MERGE INTO
命令功能
通过MERGE INTO命令,根据一张表或子查询的连接条件对另外一张表进行查询,连接条件匹配上的进行UPDATE或DELETE,无法匹配的执行INSERT。这个语法仅需要一次全表扫描就完成了全部同步工作,执行效率要高于INSERT+UPDATE。
命令格式
MERGE INTO tableIdentifier AS target_alias
USING (sub_query | tableIdentifier) AS source_alias
ON <merge_condition>
[ WHEN MATCHED [ AND <condition> ] THEN <matched_action> ]
[ WHEN MATCHED [ AND <condition> ] THEN <matched_action> ]
[ WHEN NOT MATCHED [ AND <condition> ] THEN <not_matched_action> ]

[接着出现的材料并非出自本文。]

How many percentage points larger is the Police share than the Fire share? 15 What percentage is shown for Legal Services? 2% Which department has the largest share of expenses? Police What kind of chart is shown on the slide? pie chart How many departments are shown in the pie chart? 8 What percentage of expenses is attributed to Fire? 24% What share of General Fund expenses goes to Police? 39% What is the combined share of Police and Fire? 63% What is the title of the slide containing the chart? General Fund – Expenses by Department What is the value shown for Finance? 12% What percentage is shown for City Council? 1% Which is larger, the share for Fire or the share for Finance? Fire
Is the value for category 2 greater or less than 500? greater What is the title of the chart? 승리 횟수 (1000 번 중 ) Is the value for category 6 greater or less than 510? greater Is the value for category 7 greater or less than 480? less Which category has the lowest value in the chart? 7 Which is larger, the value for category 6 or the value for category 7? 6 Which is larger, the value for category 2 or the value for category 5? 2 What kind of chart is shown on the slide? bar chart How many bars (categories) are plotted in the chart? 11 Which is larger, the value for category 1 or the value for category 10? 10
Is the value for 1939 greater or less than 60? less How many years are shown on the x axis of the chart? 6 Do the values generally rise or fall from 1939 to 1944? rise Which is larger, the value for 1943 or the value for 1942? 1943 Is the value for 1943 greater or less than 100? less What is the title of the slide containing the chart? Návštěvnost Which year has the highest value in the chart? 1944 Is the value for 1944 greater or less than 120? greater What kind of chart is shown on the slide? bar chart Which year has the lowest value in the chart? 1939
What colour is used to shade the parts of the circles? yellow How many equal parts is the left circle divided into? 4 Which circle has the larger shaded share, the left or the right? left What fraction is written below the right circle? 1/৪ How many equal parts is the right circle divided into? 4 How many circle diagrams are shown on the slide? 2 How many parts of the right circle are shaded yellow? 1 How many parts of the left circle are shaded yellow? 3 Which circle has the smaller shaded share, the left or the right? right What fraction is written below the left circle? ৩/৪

<merge_condition> =A equal bool condition
<matched_action> =
DELETE |
UPDATE SET * |
UPDATE SET column1 = expression1 [, column2 = expression2 ...]
<not_matched_action> =
INSERT * |
INSERT (column1 [, column2 ...]) VALUES (value1 [, value2 ...])
参数描述
参数 |
描述 |
---|---|
tableIdentifier |
在其中执行MergeInto操作的Hudi表的名称。 |
target_alias |
目标表的别名。 |
sub_query |
子查询。 |
source_alias |
源表或源表达式的别名。 |
merge_condition |
将源表或表达式和目标表关联起来的条件 |
condition |
过滤条件,可选。 |
matched_action |
当满足条件时进行Delete或Update操作 |
not_matched_action |
当不满足条件时进行Insert操作 |
注意事项
- merge-on condition当前只支持主键列。
- 当前仅支持对COW表进行部分字段更新,且更新值必须包含预合并列,MOR表需要在Update语法中给出全部字段。
示例
- 部分字段更新
create table h0(id int, comb int, name string, price int) using hudi options(primaryKey = 'id', preCombineField = 'comb') LOCATION 'obs://bucket/path/h0'; create table s0(id int, comb int, name string, price int) using hudi options(primaryKey = 'id', preCombineField = 'comb') LOCATION 'obs://bucket/path/s0'; insert into h0 values(1, 1, 1, 1); insert into s0 values(1, 1, 1, 1); insert into s0 values(2, 2, 2, 2); //写法1 merge into h0 using s0 on h0.id = s0.id when matched then update set h0.id = s0.id, h0.comb = s0.comb, price = s0.price * 2; //写法2 merge into h0 using s0 on h0.id = s0.id when matched then update set id = s0.id, name = h0.name, comb = s0.comb + h0.comb, price = s0.price + h0.price;
- 缺省字段更新和插入
create table h0(id int, comb int, name string, price int, flag boolean) using hudi options(primaryKey = 'id', preCombineField = 'comb') LOCATION 'obs://bucket/path/h0'; create table s0(id int, comb int, name string, price int, flag boolean) using hudi options(primaryKey = 'id', preCombineField = 'comb') LOCATION 'obs://bucket/path/s0'; insert into h0 values(1, 1, 1, 1, false); insert into s0 values(1, 2, 1, 1, true); insert into s0 values(2, 2, 2, 2, false); merge into h0 as target using ( select id, comb, name, price, flag from s0 ) source on target.id = source.id when matched then update set * when not matched then insert *;
- 多条件更新和删除
create table h0(id int, comb int, name string, price int, flag boolean) using hudi options(primaryKey = 'id', preCombineField = 'comb') LOCATION 'obs://bucket/path/h0'; create table s0(id int, comb int, name string, price int, flag boolean) using hudi options(primaryKey = 'id', preCombineField = 'comb') LOCATION 'obs://bucket/path/s0'; insert into h0 values(1, 1, 1, 1, false); insert into h0 values(2, 2, 1, 1, false); insert into s0 values(1, 1, 1, 1, true); insert into s0 values(2, 2, 2, 2, false); insert into s0 values(3, 3, 3, 3, false); merge into h0 using ( select id, comb, name, price, flag from s0 ) source on h0.id = source.id when matched and flag = false then update set id = source.id, comb = h0.comb + source.comb, price = source.price * 2 when matched and flag = true then delete when not matched then insert *;
系统响应
可以检查任务状态是否成功,查看任务日志确认有无异常。